After a period of turmoil, probably the result of the coming of Tibeto-Burmans to Arakan from the north, Vesali was succeeded by a serious of smaller cities which came under the sovereignty of Pagan. The Buddhist art of the 11th and 12th centuries is strongly influenced by pagan, as can be seen by Buddha image in stucco and a rare Vishnu and Laksmi from this period follows the heavy physiognomy of the late Pagan period. As the power of Pagan waned, however, Arakan was able to expand its authority to Bengal in the west and to Cape Nagrais in the south. By the beginning of the 15th century the Burmese invaded and the Arakanese king fled to the Sultanate of Gaur in east Bengal. He returned, with the assistance of the Sultan, to found the last of the great cities, Mrauk-U.
Mrauk-U at the height of its power controlled Bengal up to Dacca and Pegu in the Mon country to the south. The great originality of its art was in its architecture. Its builders used a technique of facing a brick core with stone slabs bound by mortar, and made extensive use of dark gray sandstone brought upriver from the coast. This use of stone was the great difference between the architecture of Arakan and that of Pagan and Bengal, where stone was scarcer. The architects combined the lessons of Pagan with the Muslim experience in building arches, domes and vaults, in which mortar played the dominant part of keeping the masonry together. They were thus able to conceive massive hollow pagodas, whose central shrines were entered through long vaulted passages.

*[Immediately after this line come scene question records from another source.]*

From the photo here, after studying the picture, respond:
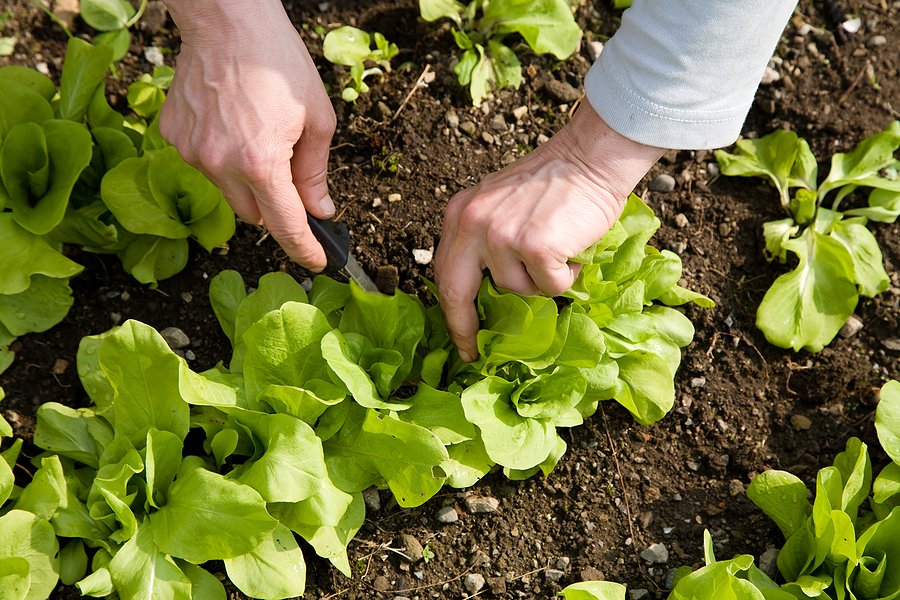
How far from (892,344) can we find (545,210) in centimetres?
137

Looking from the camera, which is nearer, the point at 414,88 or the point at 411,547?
the point at 411,547

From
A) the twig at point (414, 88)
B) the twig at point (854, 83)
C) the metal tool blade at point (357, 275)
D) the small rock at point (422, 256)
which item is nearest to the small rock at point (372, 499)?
the metal tool blade at point (357, 275)

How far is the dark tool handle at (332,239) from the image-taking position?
1838 millimetres

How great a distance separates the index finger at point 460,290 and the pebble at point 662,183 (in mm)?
896

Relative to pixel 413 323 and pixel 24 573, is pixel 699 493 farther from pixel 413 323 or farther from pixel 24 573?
pixel 24 573

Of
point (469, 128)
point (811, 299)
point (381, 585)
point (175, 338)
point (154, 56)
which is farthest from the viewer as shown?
point (154, 56)

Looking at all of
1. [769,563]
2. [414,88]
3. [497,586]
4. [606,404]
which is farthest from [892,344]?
[414,88]

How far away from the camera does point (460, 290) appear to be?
1736 millimetres

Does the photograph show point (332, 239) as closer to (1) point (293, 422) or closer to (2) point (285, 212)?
(2) point (285, 212)

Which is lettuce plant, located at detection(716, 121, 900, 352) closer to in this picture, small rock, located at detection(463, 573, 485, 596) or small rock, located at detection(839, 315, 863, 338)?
small rock, located at detection(839, 315, 863, 338)

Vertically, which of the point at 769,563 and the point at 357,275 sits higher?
the point at 357,275

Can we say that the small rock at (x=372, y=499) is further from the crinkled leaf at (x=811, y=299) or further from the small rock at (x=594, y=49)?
the small rock at (x=594, y=49)

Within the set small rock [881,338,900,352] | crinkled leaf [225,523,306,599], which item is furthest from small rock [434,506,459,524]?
small rock [881,338,900,352]

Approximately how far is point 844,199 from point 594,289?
1108mm
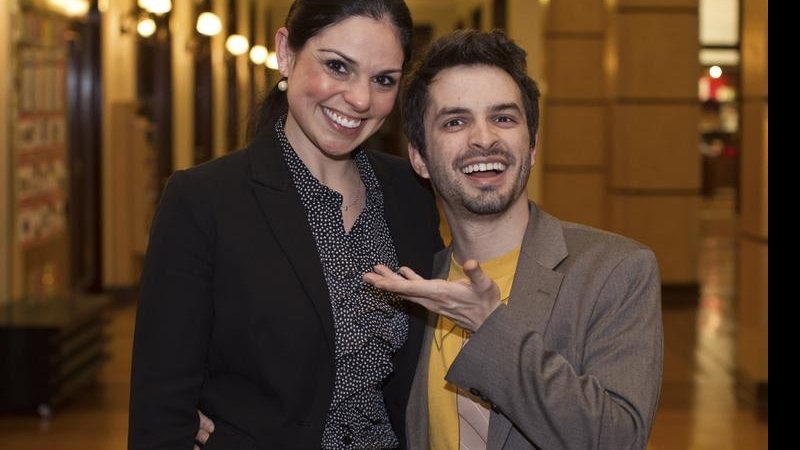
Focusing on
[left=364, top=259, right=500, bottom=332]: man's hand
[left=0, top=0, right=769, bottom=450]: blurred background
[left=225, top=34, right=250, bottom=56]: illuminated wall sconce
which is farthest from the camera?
[left=225, top=34, right=250, bottom=56]: illuminated wall sconce

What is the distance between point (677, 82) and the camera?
36.3 feet

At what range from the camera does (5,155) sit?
7.23 m

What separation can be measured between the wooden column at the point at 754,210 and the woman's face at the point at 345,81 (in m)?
5.14

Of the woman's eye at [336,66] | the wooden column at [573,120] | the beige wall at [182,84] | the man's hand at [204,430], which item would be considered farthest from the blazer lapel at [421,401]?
the beige wall at [182,84]

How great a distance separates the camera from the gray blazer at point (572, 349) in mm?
1825

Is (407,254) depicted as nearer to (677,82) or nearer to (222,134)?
(677,82)

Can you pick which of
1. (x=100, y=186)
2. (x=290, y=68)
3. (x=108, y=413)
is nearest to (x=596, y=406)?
(x=290, y=68)

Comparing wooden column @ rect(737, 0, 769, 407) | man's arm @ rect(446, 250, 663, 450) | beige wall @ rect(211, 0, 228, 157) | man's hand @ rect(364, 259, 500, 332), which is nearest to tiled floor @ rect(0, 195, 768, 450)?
wooden column @ rect(737, 0, 769, 407)

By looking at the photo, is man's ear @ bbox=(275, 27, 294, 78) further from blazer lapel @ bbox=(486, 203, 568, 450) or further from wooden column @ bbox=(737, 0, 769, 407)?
wooden column @ bbox=(737, 0, 769, 407)

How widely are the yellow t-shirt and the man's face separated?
0.12m

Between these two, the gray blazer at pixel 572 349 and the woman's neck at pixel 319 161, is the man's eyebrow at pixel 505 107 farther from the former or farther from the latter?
the woman's neck at pixel 319 161

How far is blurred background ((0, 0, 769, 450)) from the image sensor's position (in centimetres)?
682

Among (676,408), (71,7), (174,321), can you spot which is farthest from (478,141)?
(71,7)

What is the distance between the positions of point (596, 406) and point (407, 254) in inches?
23.7
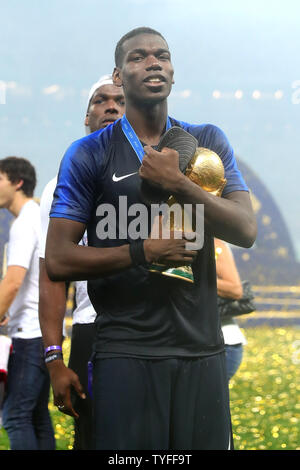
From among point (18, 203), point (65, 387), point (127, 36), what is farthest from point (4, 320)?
point (127, 36)

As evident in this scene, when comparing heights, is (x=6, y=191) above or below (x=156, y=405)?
above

The Shitthaung shrine, built be King Mong Ben after he conquered Bengal in 1536, was the magnificent statement of a cakravartin Buddhist king who had conquered Islam. An arched screen on the western side and the arrangement of stupas on the roof recall the mosque architecture of 16th century Gaur in east Bengal. Surrounding the central image are circumambulatory passages, on the outer of which the king is depicted as a god with the attributes of a cakravatin king, some derived from the iconography of Vishnu the Preserver. He is flanked by his Bengali and Arakanese wives, distinguished by their dress, and by depictions of his power and the prosperity he has brought to his country.

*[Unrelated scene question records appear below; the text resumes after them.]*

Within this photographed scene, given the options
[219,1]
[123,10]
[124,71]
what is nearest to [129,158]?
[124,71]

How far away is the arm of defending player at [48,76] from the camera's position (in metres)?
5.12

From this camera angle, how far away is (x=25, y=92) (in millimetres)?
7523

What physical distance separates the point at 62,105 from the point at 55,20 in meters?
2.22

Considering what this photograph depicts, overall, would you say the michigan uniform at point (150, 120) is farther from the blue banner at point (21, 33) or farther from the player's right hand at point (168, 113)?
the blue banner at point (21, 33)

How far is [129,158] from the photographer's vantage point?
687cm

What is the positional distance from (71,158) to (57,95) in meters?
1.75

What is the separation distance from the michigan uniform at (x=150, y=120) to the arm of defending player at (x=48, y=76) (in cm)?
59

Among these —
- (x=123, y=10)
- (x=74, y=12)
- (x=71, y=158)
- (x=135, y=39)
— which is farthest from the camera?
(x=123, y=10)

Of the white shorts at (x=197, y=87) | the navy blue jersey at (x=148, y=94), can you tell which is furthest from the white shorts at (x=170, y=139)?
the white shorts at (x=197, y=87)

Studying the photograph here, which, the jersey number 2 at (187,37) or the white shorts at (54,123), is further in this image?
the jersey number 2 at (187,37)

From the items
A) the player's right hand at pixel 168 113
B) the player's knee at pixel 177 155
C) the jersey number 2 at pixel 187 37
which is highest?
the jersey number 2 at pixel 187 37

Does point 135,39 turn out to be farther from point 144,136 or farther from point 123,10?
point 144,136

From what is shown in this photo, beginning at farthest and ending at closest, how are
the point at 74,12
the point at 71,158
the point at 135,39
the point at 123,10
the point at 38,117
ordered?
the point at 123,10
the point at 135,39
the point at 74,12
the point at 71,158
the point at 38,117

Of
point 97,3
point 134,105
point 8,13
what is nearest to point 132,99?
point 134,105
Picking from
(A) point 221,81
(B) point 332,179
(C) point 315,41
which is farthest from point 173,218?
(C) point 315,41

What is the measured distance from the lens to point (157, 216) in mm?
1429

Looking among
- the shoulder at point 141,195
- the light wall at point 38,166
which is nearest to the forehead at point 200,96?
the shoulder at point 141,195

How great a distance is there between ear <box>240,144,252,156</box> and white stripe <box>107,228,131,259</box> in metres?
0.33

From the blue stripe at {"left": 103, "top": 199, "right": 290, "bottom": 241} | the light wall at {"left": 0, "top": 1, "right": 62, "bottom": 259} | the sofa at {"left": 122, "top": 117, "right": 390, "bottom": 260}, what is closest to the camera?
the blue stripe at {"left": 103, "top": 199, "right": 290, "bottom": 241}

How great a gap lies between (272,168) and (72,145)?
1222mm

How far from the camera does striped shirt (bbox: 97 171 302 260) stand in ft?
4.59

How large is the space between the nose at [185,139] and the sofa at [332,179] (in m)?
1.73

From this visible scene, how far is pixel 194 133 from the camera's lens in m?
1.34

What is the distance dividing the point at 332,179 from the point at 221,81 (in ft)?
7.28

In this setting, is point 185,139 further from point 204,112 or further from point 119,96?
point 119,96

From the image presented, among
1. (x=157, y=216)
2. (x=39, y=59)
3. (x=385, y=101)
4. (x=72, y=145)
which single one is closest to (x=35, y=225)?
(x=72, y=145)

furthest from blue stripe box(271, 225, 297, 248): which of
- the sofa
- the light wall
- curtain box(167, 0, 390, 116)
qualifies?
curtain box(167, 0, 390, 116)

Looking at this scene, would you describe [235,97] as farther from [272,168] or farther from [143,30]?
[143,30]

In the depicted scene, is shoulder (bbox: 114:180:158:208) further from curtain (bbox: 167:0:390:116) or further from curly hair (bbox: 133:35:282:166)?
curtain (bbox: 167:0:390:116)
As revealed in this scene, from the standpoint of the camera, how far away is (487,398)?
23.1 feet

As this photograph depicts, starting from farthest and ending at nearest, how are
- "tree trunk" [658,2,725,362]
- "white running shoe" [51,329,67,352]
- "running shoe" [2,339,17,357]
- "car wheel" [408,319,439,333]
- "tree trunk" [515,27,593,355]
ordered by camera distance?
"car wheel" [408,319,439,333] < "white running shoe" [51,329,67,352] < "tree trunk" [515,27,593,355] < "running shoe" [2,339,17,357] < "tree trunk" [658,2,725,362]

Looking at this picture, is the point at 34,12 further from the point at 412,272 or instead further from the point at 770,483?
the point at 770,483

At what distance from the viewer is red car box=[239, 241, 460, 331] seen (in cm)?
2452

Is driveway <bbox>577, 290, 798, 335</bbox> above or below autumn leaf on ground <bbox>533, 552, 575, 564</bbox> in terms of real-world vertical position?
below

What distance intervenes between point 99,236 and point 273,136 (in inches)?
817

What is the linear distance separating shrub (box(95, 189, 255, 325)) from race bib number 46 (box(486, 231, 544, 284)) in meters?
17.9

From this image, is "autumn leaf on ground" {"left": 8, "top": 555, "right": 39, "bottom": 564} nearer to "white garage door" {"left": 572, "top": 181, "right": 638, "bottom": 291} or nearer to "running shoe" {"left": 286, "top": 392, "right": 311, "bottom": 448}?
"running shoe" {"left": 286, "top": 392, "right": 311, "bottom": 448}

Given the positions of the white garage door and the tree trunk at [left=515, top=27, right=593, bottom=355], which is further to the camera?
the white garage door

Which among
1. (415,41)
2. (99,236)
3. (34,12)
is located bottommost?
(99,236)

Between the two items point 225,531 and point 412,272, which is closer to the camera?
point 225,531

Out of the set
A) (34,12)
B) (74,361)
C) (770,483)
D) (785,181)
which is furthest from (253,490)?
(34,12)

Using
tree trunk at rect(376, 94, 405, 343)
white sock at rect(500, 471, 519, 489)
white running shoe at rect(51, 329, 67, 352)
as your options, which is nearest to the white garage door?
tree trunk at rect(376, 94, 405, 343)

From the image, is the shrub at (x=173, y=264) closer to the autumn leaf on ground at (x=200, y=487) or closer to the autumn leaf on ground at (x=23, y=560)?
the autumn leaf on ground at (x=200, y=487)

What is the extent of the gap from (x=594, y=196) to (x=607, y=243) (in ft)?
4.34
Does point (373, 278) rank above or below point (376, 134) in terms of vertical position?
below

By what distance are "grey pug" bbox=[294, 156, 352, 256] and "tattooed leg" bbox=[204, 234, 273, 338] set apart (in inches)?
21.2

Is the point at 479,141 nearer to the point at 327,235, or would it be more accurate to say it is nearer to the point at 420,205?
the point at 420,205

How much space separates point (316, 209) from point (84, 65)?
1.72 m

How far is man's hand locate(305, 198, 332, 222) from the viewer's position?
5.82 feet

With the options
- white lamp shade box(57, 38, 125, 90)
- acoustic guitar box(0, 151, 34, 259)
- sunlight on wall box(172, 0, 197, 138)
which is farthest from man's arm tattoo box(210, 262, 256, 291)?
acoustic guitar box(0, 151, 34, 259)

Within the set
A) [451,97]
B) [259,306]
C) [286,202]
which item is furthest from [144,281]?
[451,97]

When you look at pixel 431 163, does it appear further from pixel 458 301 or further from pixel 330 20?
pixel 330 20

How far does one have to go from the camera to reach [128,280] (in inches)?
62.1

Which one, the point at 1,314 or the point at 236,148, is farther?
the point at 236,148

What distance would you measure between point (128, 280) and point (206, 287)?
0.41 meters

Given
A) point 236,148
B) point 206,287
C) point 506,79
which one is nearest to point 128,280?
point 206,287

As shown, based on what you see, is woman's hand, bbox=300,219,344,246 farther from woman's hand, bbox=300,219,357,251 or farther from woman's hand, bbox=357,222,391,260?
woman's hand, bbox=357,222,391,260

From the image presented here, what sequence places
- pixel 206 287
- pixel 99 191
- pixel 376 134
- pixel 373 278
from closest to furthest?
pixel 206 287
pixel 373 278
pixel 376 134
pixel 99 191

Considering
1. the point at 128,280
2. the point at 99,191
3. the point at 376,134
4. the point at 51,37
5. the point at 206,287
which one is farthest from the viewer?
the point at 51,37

Other Mrauk-U shrines are decorated with glazed tiles, some decorated with Middle Eastern motifs, others have reliefs depicting the three worlds of Buddhism, and some are guarded by figures reminiscent of the 5th-6th century images founded at the Mahamuni shrine. The sculpture of the period is similarly diverse. Crowned Buddha images are derived from the style of the late Ming seated Buddhas from the art of northern Thailand. Some extraordinary Sri Lankan bronzes have been discovered, recalling the time when the Dutch rulers of Sri Lanka, wanting to overcome the influence of Catholicism brought there by the Portuguese, sent to Arakan for monks to perform the Buddhist ordination ceremony to purify the religion.
Gradually, however, the power of Mrauk-U waned. In its last century Arakan survived only because it had no aggressive neighbour. In 1784 it was conquered by the Burmese ruler Bodawpaya and the revered Mahamuni image was taken to Mandalay. With its loss, the Arakanese people seemed to lose heart, and its shrines and images were largely neglected for the next 200 years.